**INPUT DATA:**

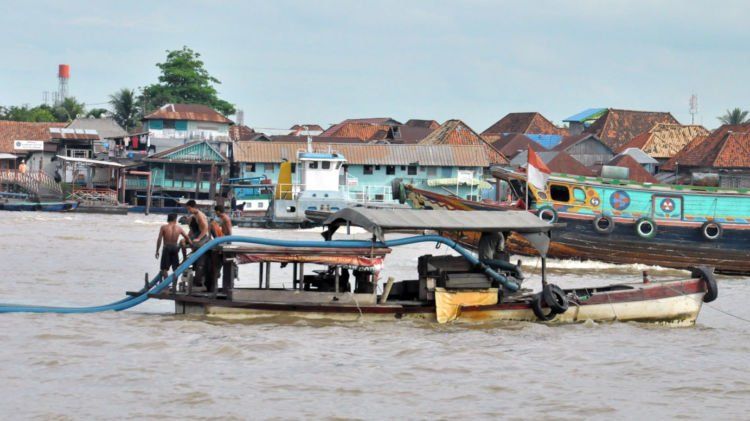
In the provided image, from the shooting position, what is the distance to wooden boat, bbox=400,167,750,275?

---

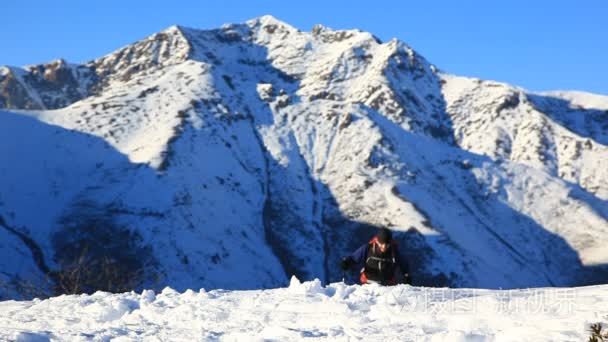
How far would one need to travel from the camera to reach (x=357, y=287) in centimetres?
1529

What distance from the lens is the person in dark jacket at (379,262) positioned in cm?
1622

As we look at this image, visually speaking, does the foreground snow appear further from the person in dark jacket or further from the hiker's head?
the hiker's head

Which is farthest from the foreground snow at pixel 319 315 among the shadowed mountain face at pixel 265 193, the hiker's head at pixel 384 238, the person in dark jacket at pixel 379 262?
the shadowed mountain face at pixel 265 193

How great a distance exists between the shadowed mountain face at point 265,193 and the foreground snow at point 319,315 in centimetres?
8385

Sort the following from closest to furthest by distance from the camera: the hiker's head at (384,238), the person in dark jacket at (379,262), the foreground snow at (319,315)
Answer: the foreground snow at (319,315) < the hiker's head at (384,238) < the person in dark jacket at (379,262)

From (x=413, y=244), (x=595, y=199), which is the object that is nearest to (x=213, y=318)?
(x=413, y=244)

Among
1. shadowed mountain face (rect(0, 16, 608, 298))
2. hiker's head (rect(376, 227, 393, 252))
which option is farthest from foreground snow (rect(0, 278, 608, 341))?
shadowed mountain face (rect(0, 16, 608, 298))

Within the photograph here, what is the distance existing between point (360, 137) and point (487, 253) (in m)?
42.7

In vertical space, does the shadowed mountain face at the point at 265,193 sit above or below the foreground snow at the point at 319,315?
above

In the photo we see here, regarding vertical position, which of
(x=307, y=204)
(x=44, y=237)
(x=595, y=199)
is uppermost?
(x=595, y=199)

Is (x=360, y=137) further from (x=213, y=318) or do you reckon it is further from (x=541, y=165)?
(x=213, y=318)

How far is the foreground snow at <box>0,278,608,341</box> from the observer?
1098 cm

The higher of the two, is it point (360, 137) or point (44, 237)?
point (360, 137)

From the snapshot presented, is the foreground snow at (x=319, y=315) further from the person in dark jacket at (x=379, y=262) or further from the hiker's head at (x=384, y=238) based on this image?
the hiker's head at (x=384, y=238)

---

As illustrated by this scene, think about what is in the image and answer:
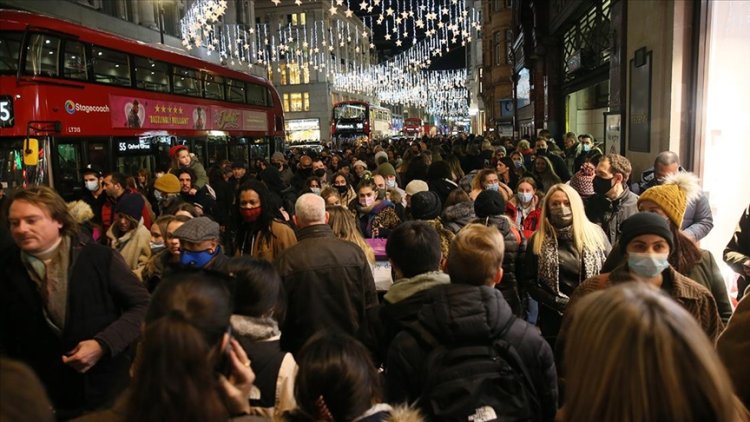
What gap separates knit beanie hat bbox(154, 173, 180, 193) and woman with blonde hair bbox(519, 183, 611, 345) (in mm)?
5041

**SET EXERCISE:**
Locate every line in the rows above that contains the string "point", and copy each of those lines out in full.

**WORKED ANSWER:**
How great a distance exists between the shadowed mountain face at point 265,193 and the foreground snow at point 319,315 in centimetres?
Within the photograph here, what is the distance existing between point (360, 137) and point (487, 253) (in m)?
In vertical space, does the shadowed mountain face at the point at 265,193 sit above or below the foreground snow at the point at 319,315?
The higher of the two, is it point (360, 137) or point (44, 237)?
point (360, 137)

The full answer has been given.